In Blakely, where the defendant pled guilty to second degree kidnapping involving domestic violence and the use of a firearm, the United States Supreme Court applied the principle set forth in Apprendi to the State of Washington's sentencing guidelines. Although the State classified second degree kidnapping as a Class B felony, which carried a maximum penalty of 10 years' incarceration, the State's sentencing guidelines for the conduct admitted as part of the guilty plea carried a maximum of only 53 months. The question presented was whether the statutory maximum for Apprendi purposes was 10 years or 53 months. The Supreme Court held that 53 months was the relevant maximum, because that was the maximum sentence the judge could have imposed without finding any facts beyond those admitted in the guilty plea. Blakely, 542 U.S. at 302-06, 124 S. Ct. at 2537-38, 159 L.Ed.2d at 413-14.
Weidner, however, fails to explain adequately why Blakely, which is simply an application of Apprendi, is not bound by the De La Paz holding that Apprendi is *181 not given retroactive effect. Although on appeal Weidner frames his argument under Blakely, his sentencing challenge is indistinguishable from an Apprendi challenge complaining about the imposition of an extended-term sentence without the facts necessary to permit such sentence having been proven to a jury beyond a reasonable doubt. De La Paz, 204 Ill.2d at 437, 274 Ill. Dec. 397, 791 N.E.2d 489; People v. Schrader, 353 Ill.App.3d 684, 690, 289 Ill. Dec. 713, 820 N.E.2d 489 (2004).

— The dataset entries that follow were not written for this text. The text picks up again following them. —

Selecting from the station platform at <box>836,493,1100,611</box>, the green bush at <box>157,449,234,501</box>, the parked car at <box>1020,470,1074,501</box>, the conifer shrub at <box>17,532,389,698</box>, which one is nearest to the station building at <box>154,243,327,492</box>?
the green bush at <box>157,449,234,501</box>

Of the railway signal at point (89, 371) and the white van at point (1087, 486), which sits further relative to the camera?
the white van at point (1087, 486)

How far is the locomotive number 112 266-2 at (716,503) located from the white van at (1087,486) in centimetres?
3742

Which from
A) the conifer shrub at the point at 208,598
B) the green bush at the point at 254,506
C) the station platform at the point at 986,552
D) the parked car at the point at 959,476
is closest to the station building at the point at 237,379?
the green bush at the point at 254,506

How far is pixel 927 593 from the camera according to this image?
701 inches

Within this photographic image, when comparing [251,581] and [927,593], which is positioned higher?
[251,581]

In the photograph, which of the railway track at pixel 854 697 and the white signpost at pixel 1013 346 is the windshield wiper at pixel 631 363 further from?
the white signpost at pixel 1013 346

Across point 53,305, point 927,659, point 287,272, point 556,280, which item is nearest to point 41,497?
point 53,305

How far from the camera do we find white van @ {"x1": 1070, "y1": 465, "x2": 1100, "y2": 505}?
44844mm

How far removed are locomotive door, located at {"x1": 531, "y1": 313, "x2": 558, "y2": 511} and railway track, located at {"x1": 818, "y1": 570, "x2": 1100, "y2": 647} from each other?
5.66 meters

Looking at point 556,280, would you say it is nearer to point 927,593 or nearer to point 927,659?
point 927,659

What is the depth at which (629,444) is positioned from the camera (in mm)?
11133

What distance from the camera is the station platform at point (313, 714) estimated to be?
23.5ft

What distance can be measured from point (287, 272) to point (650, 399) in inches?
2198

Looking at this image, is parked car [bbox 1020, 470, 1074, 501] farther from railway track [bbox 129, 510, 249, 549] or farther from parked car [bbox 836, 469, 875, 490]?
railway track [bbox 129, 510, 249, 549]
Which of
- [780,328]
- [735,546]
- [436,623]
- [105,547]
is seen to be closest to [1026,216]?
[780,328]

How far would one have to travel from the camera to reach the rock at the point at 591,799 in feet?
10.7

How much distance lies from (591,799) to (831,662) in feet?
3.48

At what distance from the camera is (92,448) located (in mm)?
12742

De La Paz controls this case, and the Illinois Supreme Court in Lucien v. Briley, 213 Ill. 2d 340, 348, 290 Ill. Dec. 574, 821 N.E.2d 1148 (2004), rejected the argument that De La Paz was wrongly decided. The Lucien court also rejected that argument that Blakely overruled the Illinois Supreme Court's decisions interpreting Apprendi. Lucien, 213 Ill.2d at 345, 290 Ill. Dec. 574, 821 N.E.2d 1148.
Accordingly, we affirm the judgment of the circuit court.
Affirmed.
McNULTY, P.J., and TULLY, J., concur.